Police say he suffered “several” knife wounds on his “neck and arms,” and an officer said his throat had been cut so deeply he was nearly decapitated.
A 28-year-old suspect is in custody and is being charged with premeditated murder.
While police say a probe is under way to determine a possible motive for the killing, local activists say the attack was an act of hatred toward sexual minorities. “This barbaric killing shows obvious signs of homophobia,” one local activist for lesbian, gay, bisexual, transgender (LGBT) rights told RFE/RL’s Uzbek Service.
“We are extremely concerned…and demand the government protect sexual minorities,” said the activist, who spoke on condition of anonymity, citing safety concerns.
There are conflicting accounts regarding the circumstances of Shavkatov’s killing. One of his friends claimed that shortly before the attack, Shavkatov was seen in a Tashkent nightclub popular with members of the gay community.
The friend, who gave only a first name, Aziz, told RFE/RL that two unknown men in their 40s carried Shavkatov away after accosting him.
It remains unclear whether Shavkatov was forcibly taken away or went on his own accord. Hours later, his body was found in an apartment in Tashkent’s Yunusobod district.
“The two men who took away Shokir Shavkatov from the nightclub introduced themselves as morals police,” said the Tashkent-based activist, confirming Aziz’s version of events.
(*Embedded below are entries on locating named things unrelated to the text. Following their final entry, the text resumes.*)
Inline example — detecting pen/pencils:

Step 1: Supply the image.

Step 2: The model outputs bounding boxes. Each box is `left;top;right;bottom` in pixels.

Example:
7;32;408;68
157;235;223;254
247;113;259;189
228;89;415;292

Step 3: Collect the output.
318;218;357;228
The activist said the police had raided the same nightclub on September 10 — a day before the attack — and took away some 10 homosexuals.
The authorities denied the claim and urged the media not to spread baseless rumors that could mislead people and discredit the police.
Police say Shavkatov was killed by a man whom he met on the main Russian social-media site, VKontakte. They identified the attacker as Odiljon, a “temporarily unemployed” resident of Tashkent’s Olmazor district.
Police said in a statement that the two men met in the victim’s apartment and apparently had an argument. It led to Odiljon stabbing Shavkatov “several times” in his neck and arms, the statement added.
Police said the killing was reported by a neighbor, who noticed blood stains under the apartment door and called emergency services.
The suspect was arrested with the help of information obtained from a taxi driver, the statement said.
The statement didn’t describe the severity of the wounds, but an officer told RFE/RL’s Uzbek Service that his head had been nearly cut off.
Crime To Be Gay
In Uzbekistan, homosexuality is a criminal offense with a maximum penalty of three years’ imprisonment.
In August, a leading member of the country’s various LGBT communities urged President Shavkat Mirziyoev to decriminalize homosexuality.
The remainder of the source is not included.